PAGE TEXT:
Content starts

Friday, 23 December 2011

Allen Stanford Found Mentally Fit for Fraud Trial in January

By Laurel Brubaker Calkins

Dec. 23 (Bloomberg) -- R. Allen Stanford, whose lawyers failed to convince a judge that he’s mentally unfit to stand trial, was ordered to face a jury next month on charges he swindled investors of more than $7 billion. The trial is to begin with jury selection on Jan. 23.

Stanford’s defense team argued unsuccessfully that his mental capacity was diminished by head injuries he suffered in a 2009 jailhouse assault and the effects of powerful anxiety medications prescribed in prison after the beating.

“I have found by a preponderance of the evidence that Stanford is competent to stand trial,” U.S. District Judge David Hittner in Houston said yesterday in finding Stanford able to assist in his defense.

Hittner’s ruling followed 2 1/2 days of debate over the extent of brain damage Stanford, 61, suffered from the assault and the extent to which he might be faking memory loss.

Content ends

TASK DETAILS: Name each person who appears by name in the news article about Allen Stanford above.

ENTRIES SHOWN:
Content starts

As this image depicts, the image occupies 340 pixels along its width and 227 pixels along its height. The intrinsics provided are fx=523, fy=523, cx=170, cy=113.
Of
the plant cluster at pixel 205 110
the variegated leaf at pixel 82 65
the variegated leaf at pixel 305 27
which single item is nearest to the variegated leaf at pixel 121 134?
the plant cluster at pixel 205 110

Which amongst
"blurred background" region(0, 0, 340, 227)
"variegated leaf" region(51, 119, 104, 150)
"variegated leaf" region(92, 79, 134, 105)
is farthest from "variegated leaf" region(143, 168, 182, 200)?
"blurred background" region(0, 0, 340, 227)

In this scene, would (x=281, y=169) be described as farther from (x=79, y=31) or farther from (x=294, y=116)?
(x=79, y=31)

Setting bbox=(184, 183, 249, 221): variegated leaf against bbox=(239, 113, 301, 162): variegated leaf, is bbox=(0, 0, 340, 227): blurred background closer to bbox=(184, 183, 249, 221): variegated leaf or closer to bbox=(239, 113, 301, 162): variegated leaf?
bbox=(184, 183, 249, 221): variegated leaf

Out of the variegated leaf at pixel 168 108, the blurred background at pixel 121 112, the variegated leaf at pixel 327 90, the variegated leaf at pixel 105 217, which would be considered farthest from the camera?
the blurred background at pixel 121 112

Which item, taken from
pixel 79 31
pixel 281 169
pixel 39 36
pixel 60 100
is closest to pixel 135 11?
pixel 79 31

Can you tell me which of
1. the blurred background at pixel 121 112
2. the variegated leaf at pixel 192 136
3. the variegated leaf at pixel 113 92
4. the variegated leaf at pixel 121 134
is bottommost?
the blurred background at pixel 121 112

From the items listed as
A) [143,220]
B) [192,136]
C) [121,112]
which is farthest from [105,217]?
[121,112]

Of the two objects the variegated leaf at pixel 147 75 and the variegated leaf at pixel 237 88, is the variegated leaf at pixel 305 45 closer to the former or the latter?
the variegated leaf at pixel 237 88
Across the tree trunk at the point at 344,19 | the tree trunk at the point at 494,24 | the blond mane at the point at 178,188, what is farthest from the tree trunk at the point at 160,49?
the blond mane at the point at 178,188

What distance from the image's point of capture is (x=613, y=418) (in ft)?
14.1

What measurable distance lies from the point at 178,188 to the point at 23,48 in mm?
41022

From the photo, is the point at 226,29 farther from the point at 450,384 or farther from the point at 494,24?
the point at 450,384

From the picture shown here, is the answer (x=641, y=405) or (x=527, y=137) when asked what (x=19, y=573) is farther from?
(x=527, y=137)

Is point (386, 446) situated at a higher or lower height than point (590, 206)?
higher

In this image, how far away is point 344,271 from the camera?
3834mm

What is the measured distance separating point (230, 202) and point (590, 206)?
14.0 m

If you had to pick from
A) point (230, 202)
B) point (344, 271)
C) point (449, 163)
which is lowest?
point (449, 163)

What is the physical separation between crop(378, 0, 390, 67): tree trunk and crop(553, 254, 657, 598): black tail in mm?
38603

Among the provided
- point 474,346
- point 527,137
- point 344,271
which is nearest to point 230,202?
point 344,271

Content ends

RESULT OF THE EXERCISE:
R. Allen Stanford
Laurel Brubaker Calkins
David Hittner